How a Neurosurgeon Teamed Up With NASA to Create a 3-D Medical Device
Not Impossible Now
Mar 18 2015
A neurosurgeon, a rocket scientist and Bill Clinton walk into the Beverly Hills Hotel... It sounds like the set up for a joke, but the punch line here is more hopeful than humorous: A chance meeting seven years ago may have lead to the future of medicine, the first of a new generation of minimally invasive surgical devices that allows a surgeon to peer inside the body in panoramic 3-D. Surgery is about to become safer, more effective and less expensive.

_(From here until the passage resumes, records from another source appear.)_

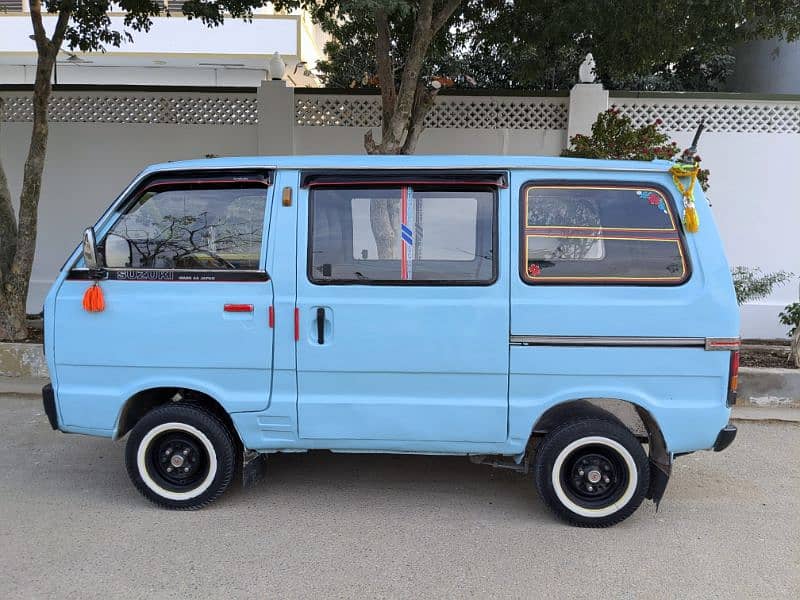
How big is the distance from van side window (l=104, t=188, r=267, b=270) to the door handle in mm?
541

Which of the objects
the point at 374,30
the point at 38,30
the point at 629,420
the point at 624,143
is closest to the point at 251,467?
the point at 629,420

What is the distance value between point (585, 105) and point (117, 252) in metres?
6.44

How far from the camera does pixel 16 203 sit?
8984 millimetres

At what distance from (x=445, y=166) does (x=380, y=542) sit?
6.89 feet

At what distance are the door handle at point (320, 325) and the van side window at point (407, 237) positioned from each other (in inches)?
6.7

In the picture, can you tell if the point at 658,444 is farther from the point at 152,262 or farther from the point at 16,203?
the point at 16,203

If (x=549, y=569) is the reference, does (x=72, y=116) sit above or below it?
above

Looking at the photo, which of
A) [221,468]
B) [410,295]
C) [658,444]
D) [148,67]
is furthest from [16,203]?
[148,67]

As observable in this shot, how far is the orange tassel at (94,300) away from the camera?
3.77 meters

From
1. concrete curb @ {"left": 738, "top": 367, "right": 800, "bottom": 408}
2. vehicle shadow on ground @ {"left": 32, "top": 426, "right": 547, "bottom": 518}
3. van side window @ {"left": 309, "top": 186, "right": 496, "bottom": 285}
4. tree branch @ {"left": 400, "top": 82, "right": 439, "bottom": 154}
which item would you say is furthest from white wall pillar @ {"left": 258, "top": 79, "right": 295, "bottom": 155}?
concrete curb @ {"left": 738, "top": 367, "right": 800, "bottom": 408}

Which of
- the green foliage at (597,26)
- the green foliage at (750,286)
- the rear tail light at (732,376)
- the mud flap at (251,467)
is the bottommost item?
the mud flap at (251,467)

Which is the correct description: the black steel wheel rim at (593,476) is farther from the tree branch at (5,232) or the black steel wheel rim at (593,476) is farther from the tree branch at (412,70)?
the tree branch at (5,232)

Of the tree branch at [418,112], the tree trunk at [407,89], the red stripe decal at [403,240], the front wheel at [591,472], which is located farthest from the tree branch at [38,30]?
the front wheel at [591,472]

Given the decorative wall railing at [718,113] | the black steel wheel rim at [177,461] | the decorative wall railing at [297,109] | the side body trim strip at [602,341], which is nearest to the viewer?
the side body trim strip at [602,341]
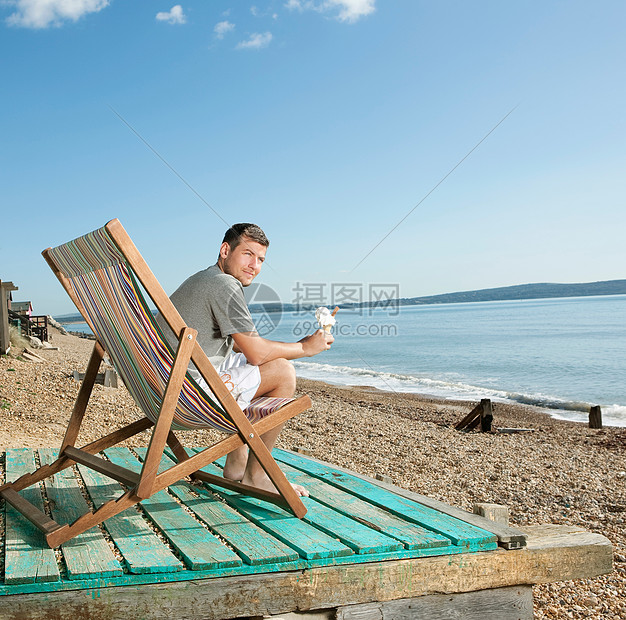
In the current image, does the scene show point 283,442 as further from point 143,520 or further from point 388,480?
point 143,520

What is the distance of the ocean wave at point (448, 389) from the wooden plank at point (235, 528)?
41.9ft

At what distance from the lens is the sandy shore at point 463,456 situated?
4.08 m

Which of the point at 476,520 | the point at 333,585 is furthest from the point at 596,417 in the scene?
the point at 333,585

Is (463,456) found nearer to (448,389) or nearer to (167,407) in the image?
(167,407)

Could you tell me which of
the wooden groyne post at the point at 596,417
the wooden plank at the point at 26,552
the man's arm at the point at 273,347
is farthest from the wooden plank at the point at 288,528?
the wooden groyne post at the point at 596,417

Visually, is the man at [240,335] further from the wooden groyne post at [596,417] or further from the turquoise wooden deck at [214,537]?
the wooden groyne post at [596,417]

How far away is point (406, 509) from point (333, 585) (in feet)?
2.29

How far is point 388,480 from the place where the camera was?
361cm

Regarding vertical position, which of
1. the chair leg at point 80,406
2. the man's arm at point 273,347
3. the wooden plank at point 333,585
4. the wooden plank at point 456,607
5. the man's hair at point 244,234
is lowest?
the wooden plank at point 456,607

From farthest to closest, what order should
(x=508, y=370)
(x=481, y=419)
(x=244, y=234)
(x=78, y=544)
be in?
(x=508, y=370) → (x=481, y=419) → (x=244, y=234) → (x=78, y=544)

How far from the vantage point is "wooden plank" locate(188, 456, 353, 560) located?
216 cm

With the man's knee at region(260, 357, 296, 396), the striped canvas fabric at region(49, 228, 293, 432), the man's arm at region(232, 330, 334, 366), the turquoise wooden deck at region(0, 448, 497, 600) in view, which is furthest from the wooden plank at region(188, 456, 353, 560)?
the man's arm at region(232, 330, 334, 366)

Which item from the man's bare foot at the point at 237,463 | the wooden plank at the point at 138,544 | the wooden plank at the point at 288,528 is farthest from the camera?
the man's bare foot at the point at 237,463

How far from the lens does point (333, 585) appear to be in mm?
2125
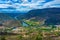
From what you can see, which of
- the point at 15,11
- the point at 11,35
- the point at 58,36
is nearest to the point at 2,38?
the point at 11,35

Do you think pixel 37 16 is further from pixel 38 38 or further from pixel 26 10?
pixel 38 38

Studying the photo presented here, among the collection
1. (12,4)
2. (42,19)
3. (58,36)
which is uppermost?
(12,4)

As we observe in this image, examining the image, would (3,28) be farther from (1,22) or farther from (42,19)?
(42,19)

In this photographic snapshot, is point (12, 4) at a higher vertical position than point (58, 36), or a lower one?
higher

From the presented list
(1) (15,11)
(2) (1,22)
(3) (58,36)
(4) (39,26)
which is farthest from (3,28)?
(3) (58,36)

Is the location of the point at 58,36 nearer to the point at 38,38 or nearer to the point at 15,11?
the point at 38,38

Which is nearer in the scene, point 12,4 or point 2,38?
point 2,38

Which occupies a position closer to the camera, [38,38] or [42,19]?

The neurosurgeon is Dr. Hrayr Shahinian, the medical director of the Skull Base Institute in Los Angeles. Since the 1990s, Dr. Shahinian has been a pioneer of endoscopic brain surgery, using small diameter endoscopes to slip inside patients’ skulls through a small hole and excise tumors. It’s a procedure he says greatly reduces the risk and recovery time associated with traditional craniotomies, where large areas of the brain are exposed.
As great as a tool as Dr. Shahinian’s endoscopes are - today they provide true 1080p, high definition video - they still suffer from a major drawback: The image they give a surgeon is flat, whereas the brain and brain tumors are not. What Dr. Shahinian wanted was an endoscope that allowed him to see not only in HD, but 3-D as well. Unfortunately, fitting that sort of equipment into a 4mm diameter endoscope seemed impossible.

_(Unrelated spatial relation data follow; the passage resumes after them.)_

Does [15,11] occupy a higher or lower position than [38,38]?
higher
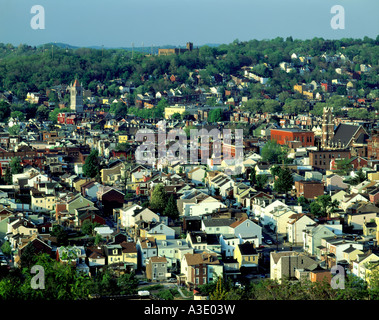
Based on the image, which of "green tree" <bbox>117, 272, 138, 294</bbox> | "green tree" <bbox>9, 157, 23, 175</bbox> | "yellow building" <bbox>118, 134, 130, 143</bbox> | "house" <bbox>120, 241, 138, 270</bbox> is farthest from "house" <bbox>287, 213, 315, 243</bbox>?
"yellow building" <bbox>118, 134, 130, 143</bbox>

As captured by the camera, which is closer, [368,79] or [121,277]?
[121,277]

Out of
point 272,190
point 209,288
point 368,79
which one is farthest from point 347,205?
point 368,79

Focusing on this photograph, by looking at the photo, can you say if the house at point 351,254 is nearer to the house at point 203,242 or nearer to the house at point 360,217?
the house at point 203,242

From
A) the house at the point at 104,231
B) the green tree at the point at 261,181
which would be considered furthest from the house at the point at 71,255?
the green tree at the point at 261,181

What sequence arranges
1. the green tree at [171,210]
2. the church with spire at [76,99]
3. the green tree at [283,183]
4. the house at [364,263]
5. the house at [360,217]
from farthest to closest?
the church with spire at [76,99], the green tree at [283,183], the green tree at [171,210], the house at [360,217], the house at [364,263]

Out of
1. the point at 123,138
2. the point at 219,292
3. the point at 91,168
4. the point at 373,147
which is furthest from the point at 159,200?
the point at 123,138
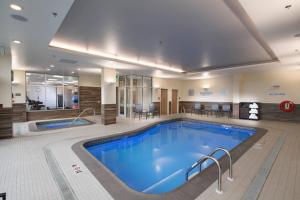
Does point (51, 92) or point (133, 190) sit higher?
point (51, 92)

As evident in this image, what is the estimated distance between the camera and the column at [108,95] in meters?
7.07

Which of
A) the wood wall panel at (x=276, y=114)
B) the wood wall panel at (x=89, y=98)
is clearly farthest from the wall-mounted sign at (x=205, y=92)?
the wood wall panel at (x=89, y=98)

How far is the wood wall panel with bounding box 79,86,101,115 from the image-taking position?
9778 mm

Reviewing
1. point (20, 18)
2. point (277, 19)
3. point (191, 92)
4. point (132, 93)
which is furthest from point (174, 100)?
point (20, 18)

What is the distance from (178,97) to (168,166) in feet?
30.6

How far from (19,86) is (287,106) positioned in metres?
14.3

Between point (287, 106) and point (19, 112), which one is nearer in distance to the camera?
point (19, 112)

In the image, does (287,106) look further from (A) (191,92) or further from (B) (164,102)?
(B) (164,102)

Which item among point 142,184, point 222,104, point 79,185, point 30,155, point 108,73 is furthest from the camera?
point 222,104

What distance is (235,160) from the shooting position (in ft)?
11.3

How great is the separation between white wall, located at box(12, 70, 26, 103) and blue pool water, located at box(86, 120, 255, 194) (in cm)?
609

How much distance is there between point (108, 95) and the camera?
23.8 ft

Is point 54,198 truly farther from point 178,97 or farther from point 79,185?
point 178,97

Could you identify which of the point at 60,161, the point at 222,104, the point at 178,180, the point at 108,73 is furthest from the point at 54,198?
the point at 222,104
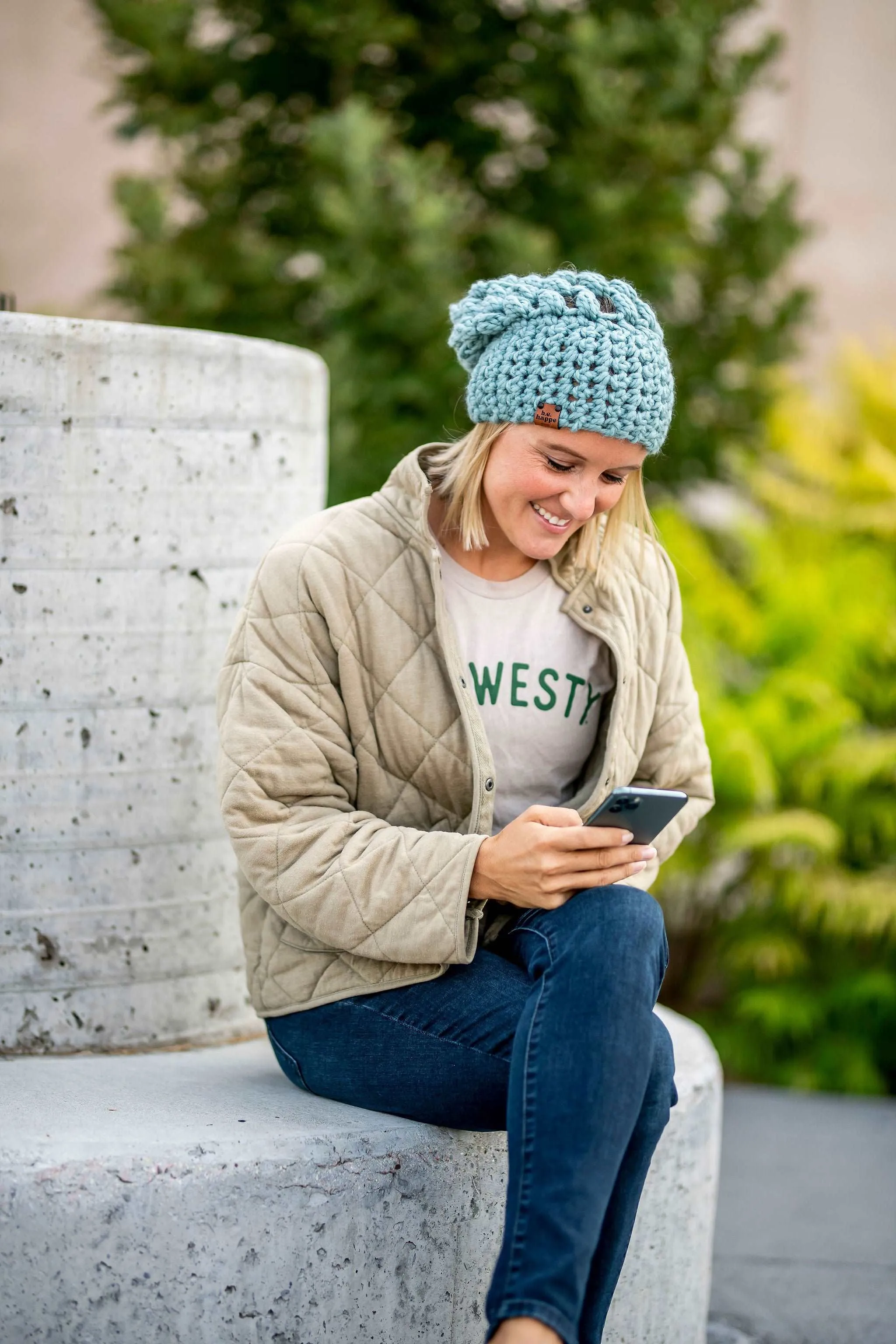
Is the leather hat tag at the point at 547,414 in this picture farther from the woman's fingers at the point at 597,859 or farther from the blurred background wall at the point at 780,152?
the blurred background wall at the point at 780,152

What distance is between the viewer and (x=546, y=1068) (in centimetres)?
193

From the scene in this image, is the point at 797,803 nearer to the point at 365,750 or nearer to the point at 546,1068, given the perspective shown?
the point at 365,750

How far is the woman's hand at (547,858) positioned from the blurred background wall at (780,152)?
545 centimetres

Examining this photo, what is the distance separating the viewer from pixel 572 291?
2199 millimetres

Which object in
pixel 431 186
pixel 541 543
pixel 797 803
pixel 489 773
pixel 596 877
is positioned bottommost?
pixel 797 803

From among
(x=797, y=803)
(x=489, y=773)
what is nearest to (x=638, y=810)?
(x=489, y=773)

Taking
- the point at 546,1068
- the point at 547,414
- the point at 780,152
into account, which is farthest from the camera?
the point at 780,152

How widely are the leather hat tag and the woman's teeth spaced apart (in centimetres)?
14

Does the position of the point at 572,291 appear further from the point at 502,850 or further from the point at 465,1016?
the point at 465,1016

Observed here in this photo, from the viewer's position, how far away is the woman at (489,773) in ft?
6.49

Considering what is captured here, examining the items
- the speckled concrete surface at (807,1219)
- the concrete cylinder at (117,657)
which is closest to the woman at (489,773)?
the concrete cylinder at (117,657)

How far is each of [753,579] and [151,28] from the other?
3066 millimetres

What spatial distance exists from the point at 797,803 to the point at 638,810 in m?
3.33

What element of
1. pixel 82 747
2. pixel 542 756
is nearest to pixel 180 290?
pixel 82 747
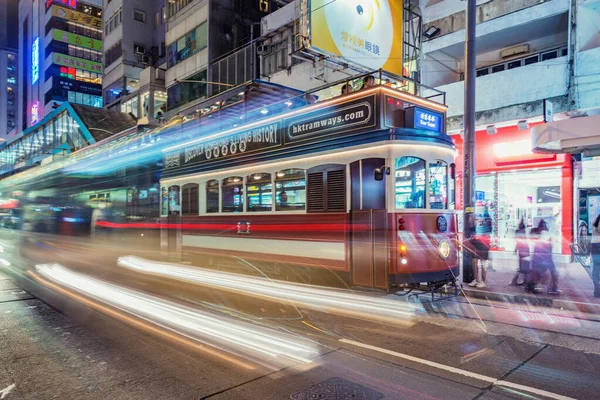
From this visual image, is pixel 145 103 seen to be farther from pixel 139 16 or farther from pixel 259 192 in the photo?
pixel 259 192

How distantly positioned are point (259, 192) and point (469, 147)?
16.4 feet

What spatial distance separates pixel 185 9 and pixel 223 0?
165 inches

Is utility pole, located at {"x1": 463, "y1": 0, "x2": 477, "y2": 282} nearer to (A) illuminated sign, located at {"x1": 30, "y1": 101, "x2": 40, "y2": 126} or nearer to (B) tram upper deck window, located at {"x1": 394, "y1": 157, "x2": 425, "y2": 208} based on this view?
(B) tram upper deck window, located at {"x1": 394, "y1": 157, "x2": 425, "y2": 208}

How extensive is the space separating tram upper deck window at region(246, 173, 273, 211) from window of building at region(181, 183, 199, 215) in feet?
9.02

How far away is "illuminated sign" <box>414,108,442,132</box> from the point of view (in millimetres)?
8266

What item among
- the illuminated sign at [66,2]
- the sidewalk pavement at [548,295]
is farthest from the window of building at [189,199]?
the illuminated sign at [66,2]

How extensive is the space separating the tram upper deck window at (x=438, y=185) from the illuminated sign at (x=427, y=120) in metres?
0.72

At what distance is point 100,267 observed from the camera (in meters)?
13.8

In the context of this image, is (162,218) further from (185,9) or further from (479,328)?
(185,9)

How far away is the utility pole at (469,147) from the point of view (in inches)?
400

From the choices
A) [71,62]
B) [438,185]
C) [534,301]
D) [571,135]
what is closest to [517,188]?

"Miniaturizing it down to that level, we are virtually skirting the limits of optical physics," Dr. Shahinian said.
Enter the rocket scientist. Dr. Charles Elachi is the director of NASA’s Jet Propulsion Lab in La Cañada Flintridge, California. In November of 2007, Dr. Elachi and Dr. Shahinian found themselves seated next to each other at a dinner event at the Beverly Hills Hotel (Bill Clinton was the keynote speaker). Over the course of the meal, Dr. Shahinian described his plan for the ideal endoscope and Dr. Elachi, to Dr. Shahinian’s surprise, said that NASA was looking at the same technology for its Mars rovers. A week later, Dr. Shahinian was at his first meeting with a room full of NASA engineers at the outset of what would become a seven-year, multi-million dollar collaboration.

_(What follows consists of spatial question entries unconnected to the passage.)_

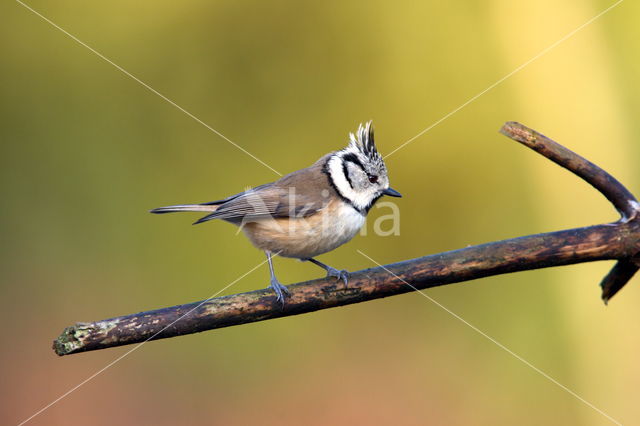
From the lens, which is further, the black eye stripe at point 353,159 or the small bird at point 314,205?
the black eye stripe at point 353,159

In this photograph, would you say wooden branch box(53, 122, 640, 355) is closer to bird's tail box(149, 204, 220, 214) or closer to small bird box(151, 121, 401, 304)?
small bird box(151, 121, 401, 304)

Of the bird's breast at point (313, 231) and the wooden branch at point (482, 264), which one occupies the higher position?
the bird's breast at point (313, 231)

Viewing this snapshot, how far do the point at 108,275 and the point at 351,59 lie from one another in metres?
2.58

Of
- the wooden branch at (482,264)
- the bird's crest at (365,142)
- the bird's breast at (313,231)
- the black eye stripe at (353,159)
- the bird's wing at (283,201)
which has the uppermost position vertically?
the bird's crest at (365,142)

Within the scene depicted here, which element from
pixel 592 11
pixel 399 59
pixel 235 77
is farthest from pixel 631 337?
pixel 235 77

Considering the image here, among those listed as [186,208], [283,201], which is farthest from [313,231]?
[186,208]

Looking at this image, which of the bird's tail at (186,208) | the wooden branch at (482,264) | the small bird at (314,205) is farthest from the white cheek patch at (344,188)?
the wooden branch at (482,264)

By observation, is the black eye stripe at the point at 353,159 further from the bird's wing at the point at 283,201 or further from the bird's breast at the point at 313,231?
the bird's breast at the point at 313,231

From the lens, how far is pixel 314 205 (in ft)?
10.0

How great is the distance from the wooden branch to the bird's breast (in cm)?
60

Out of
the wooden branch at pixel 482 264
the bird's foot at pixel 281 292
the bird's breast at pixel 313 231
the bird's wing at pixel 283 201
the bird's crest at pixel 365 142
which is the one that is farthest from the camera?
the bird's crest at pixel 365 142

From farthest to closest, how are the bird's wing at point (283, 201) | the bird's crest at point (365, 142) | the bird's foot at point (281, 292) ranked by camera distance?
the bird's crest at point (365, 142) < the bird's wing at point (283, 201) < the bird's foot at point (281, 292)

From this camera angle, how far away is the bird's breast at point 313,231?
2953 millimetres

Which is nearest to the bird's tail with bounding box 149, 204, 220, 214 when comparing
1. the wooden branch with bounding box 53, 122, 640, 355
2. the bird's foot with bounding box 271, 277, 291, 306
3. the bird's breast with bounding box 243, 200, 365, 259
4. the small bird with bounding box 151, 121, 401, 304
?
the small bird with bounding box 151, 121, 401, 304
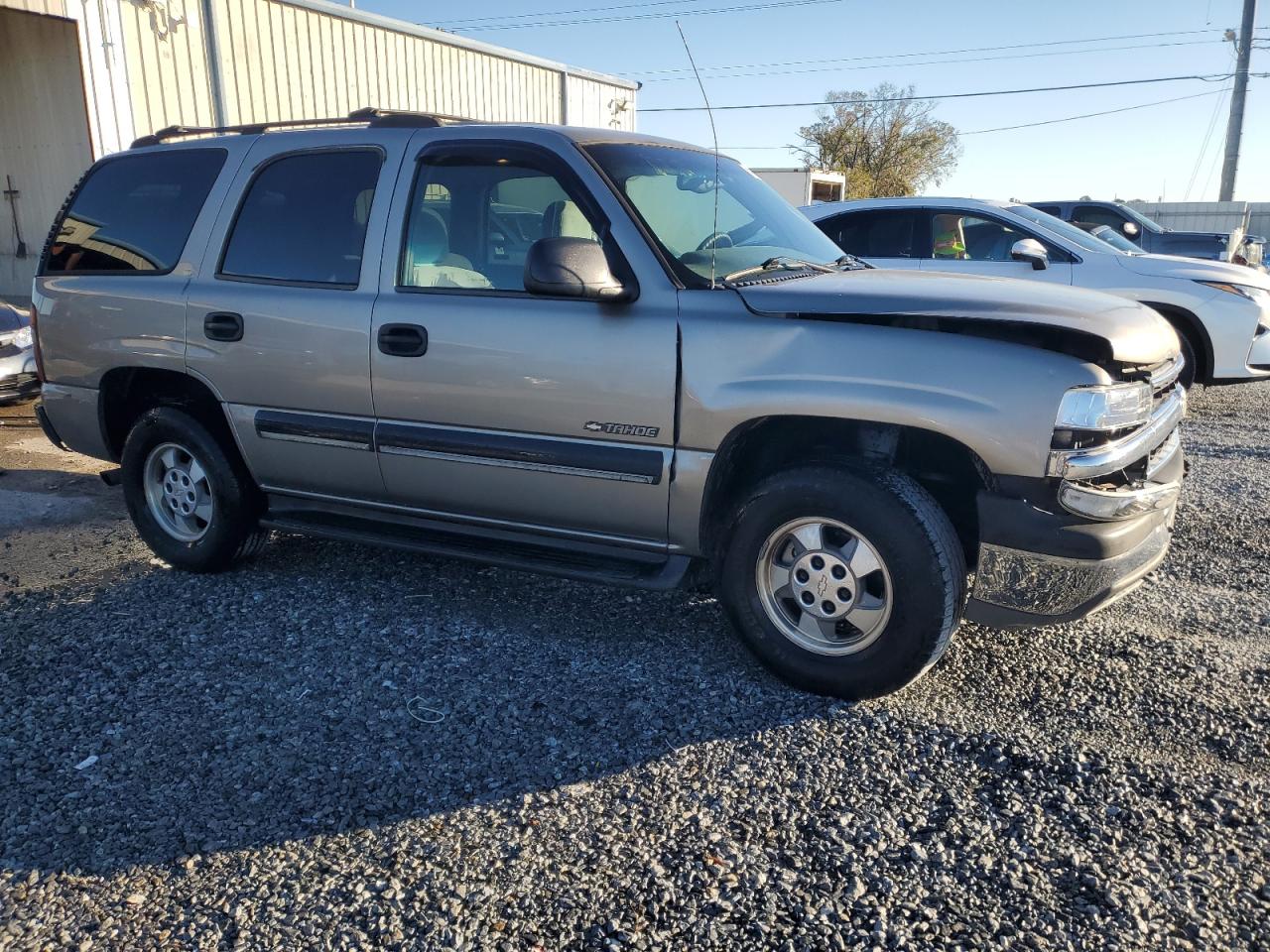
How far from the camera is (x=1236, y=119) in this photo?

In late 2014, the result was the MARVEL (Multi Angle Rear Viewing Endoscopic tooL). The innovative use of two apertures with one lens rather than two complete parallel imaging systems allowed true 3-D in an unprecedented compact space: Dr. Shahinian wanted to fit everything into an endoscope no bigger than 4mm and the MARVEL comes in at 3.8mm. That extra .02mm of wiggle room gives the MARVEL a remarkable 120 degree sweeping view, a device that will allow surgeons to literally peek around corners in the body.
What this means for patients, Dr. Shahinian says, is safer surgeries with far less recovery time - a matter of 24 to 48 hours rather than several weeks - and in all types of operations not just brain surgery. And since, "The biggest ticket item in health care today is hospitalization; it will be a lot cheaper."
What remains now is the process of FDA approval and the commercial production of the MARVEL, which Dr. Shahinian expects could be completed in as little as 24 months. He plans to conduct the first surgery with a MARVEL device at the Skull Base Institute.
The MARVEL is just the first step, however, the first model in what Dr. Shahinian says will be an entire ecology of similar surgical instruments.
"MARVEL is probably the crown jewel... but it is the first of many other inventions under this umbrella of smart instruments," which he says will present surgeons 3-D views of the body with built in augmented reality overlays, like the heads up display in a fighter jet. "That's the future, and the near future."